Divide using synthetic division $$ ( 3x^{5}-29x^{3}+20x+1 ) \div ( x-3 ) $$
Answer
The synthetic division table is:
$$ \begin{array}{c|rrrrrr}3&3&0&-29&0&20&1\\& & 9& 27& -6& -18& \color{black}{6} \\ \hline &\color{blue}{3}&\color{blue}{9}&\color{blue}{-2}&\color{blue}{-6}&\color{blue}{2}&\color{orangered}{7} \end{array} $$The solution is:
$$ \frac{ 3x^{5}-29x^{3}+20x+1 }{ x-3 } = \color{blue}{3x^{4}+9x^{3}-2x^{2}-6x+2} ~+~ \frac{ \color{red}{ 7 } }{ x-3 } $$Explanation
Step 1 : Write down the coefficients of the dividend into division table. Put the zero from $ x -3 = 0 $ ( $ x = \color{blue}{ 3 } $ ) at the left.
$$ \begin{array}{c|rrrrrr}\color{blue}{3}&3&0&-29&0&20&1\\& & & & & & \\ \hline &&&&&& \end{array} $$Step 1 : Bring down the leading coefficient to the bottom row.
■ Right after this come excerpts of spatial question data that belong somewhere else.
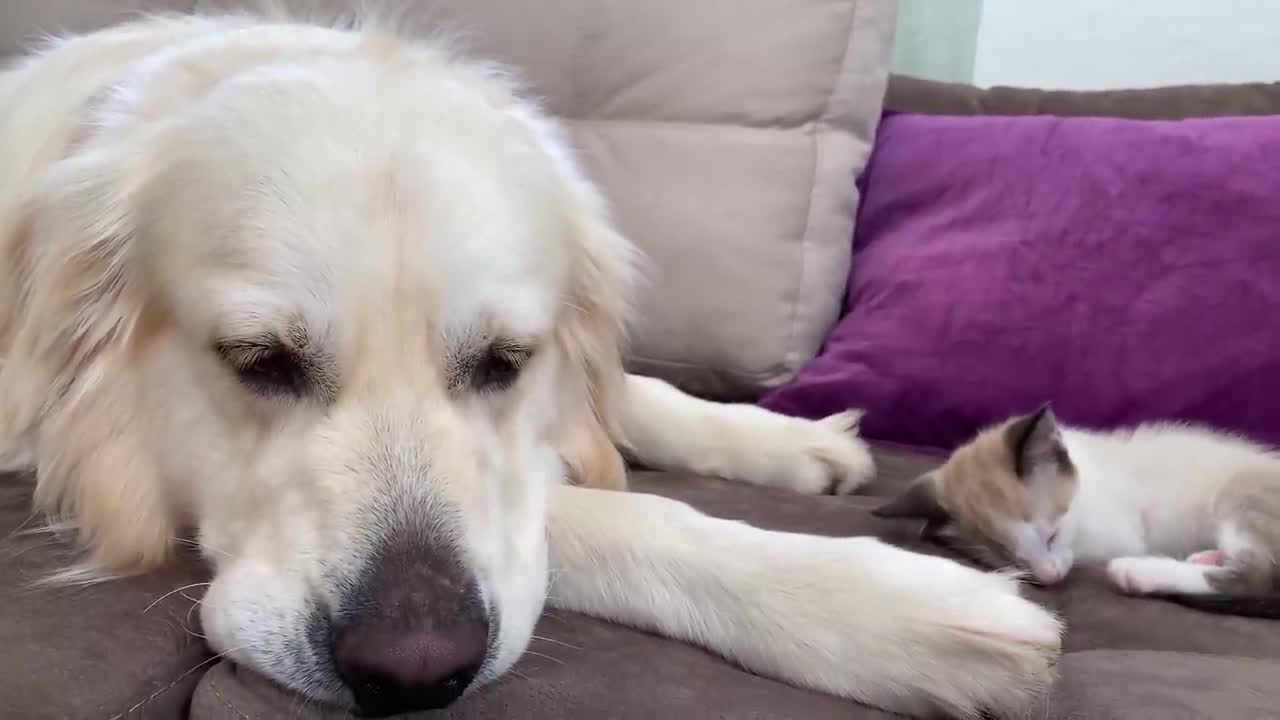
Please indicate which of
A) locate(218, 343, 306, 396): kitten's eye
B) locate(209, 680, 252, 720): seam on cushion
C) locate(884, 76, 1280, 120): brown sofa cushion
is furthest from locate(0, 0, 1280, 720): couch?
locate(884, 76, 1280, 120): brown sofa cushion

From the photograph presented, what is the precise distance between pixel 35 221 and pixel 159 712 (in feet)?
2.29

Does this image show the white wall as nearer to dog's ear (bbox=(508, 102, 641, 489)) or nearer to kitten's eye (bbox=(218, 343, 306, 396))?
dog's ear (bbox=(508, 102, 641, 489))

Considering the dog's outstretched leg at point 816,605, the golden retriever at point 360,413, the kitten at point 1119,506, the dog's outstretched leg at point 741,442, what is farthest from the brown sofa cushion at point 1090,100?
the dog's outstretched leg at point 816,605

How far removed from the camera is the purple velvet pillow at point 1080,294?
1570 mm

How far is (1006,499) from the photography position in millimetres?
1437

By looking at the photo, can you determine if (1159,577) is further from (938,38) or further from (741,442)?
(938,38)

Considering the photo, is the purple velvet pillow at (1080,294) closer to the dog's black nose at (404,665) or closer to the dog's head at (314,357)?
the dog's head at (314,357)

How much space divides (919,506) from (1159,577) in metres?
0.30

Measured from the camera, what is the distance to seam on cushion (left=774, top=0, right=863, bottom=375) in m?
1.89

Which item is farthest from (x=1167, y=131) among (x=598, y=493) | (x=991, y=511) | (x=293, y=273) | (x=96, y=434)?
(x=96, y=434)

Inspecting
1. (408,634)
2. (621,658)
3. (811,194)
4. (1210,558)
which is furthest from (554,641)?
(811,194)

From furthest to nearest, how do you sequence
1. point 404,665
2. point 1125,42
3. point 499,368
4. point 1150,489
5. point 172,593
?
point 1125,42 → point 1150,489 → point 499,368 → point 172,593 → point 404,665

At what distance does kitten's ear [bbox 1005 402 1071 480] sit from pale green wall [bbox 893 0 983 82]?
158 centimetres

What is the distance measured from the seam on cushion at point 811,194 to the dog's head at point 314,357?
26.9 inches
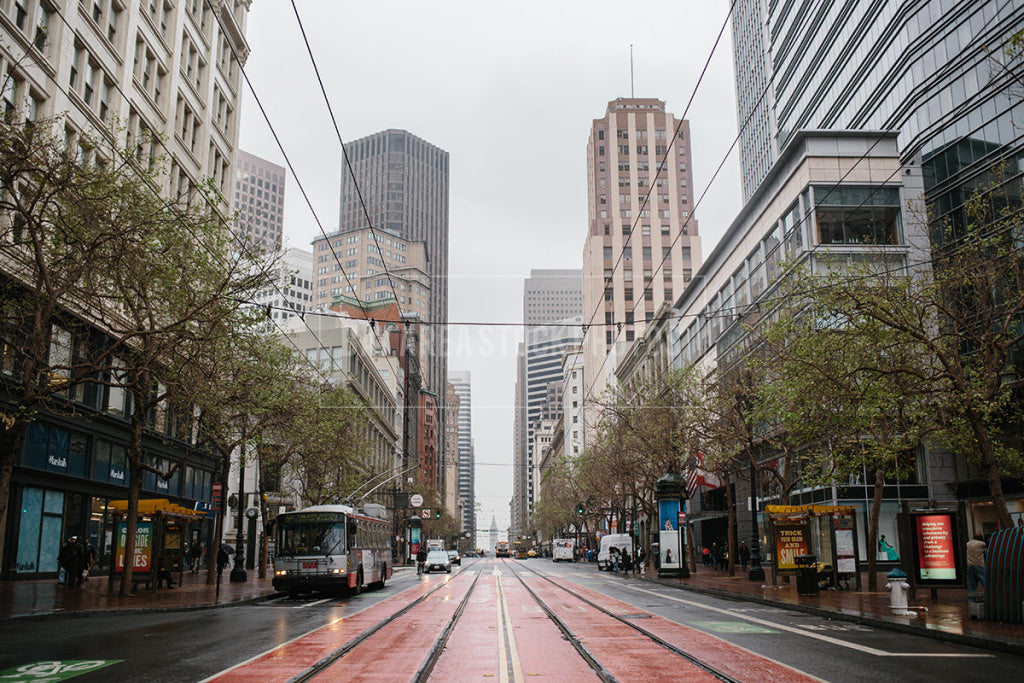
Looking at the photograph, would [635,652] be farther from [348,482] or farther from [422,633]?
[348,482]

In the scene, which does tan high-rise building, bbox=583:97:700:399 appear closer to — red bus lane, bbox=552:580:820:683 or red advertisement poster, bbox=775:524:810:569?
red advertisement poster, bbox=775:524:810:569

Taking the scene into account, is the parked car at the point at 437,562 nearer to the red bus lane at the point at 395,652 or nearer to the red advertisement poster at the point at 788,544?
the red advertisement poster at the point at 788,544

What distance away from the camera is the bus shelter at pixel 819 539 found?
94.0ft

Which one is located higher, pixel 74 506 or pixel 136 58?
pixel 136 58

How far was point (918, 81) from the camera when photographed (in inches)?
1790

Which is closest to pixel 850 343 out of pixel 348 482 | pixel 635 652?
pixel 635 652

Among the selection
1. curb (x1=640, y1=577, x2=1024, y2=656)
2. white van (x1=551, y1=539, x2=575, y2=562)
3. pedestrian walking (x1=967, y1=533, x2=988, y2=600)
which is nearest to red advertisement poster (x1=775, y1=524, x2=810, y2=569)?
curb (x1=640, y1=577, x2=1024, y2=656)

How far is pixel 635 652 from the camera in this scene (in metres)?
13.4

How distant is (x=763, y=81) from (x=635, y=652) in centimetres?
8718

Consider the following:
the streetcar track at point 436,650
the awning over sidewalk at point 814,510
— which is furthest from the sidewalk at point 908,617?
the streetcar track at point 436,650

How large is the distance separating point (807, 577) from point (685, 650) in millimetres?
13312

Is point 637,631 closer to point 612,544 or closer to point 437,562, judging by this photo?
point 437,562

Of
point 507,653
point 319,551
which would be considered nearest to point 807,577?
point 507,653

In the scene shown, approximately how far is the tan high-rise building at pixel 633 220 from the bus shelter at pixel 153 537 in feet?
301
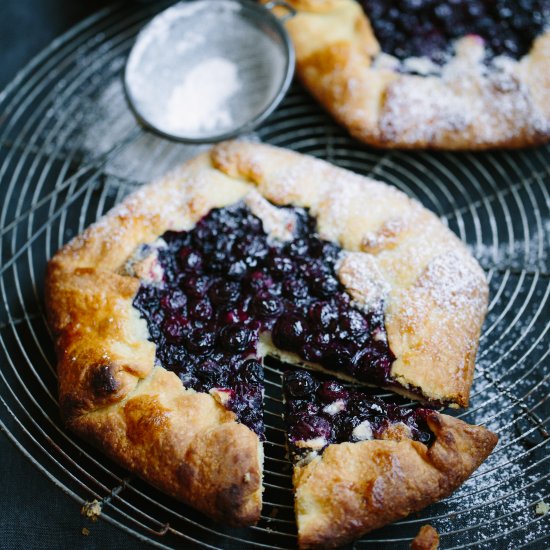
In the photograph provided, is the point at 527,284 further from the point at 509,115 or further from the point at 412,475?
the point at 412,475

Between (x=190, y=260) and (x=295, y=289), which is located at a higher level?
(x=190, y=260)

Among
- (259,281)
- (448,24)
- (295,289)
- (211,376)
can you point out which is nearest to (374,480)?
(211,376)

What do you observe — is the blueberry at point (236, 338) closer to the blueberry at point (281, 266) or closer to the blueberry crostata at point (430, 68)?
the blueberry at point (281, 266)

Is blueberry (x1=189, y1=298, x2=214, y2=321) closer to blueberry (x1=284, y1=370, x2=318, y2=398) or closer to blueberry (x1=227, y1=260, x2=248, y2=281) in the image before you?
blueberry (x1=227, y1=260, x2=248, y2=281)

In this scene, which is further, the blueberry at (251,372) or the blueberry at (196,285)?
the blueberry at (196,285)

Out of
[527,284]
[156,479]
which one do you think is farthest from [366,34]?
[156,479]

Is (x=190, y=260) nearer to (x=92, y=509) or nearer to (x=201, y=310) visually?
(x=201, y=310)

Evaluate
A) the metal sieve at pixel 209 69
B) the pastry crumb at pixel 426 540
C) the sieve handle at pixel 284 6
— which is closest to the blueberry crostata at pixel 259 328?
the pastry crumb at pixel 426 540
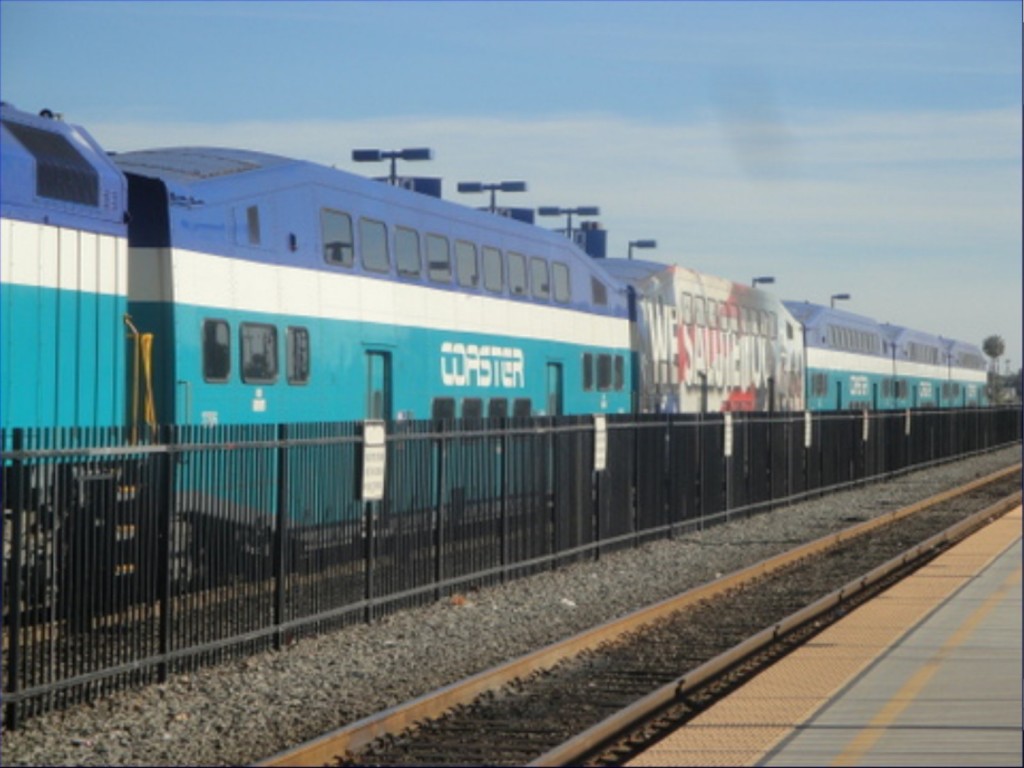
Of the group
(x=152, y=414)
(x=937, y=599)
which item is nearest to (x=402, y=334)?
(x=152, y=414)

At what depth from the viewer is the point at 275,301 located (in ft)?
64.5

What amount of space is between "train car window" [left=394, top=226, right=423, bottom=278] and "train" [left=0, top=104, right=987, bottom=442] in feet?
0.10

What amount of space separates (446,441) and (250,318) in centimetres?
242

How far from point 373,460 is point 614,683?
3808 mm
$$ \begin{array}{c|rrrrrr}3&\color{orangered}{ 3 }&0&-29&0&20&1\\& & & & & & \\ \hline &\color{orangered}{3}&&&&& \end{array} $$Step 2 : Multiply by the number on the left, and carry the result into the next column: $ \color{blue}{ 3 } \cdot \color{blue}{ 3 } = \color{blue}{ 9 } $.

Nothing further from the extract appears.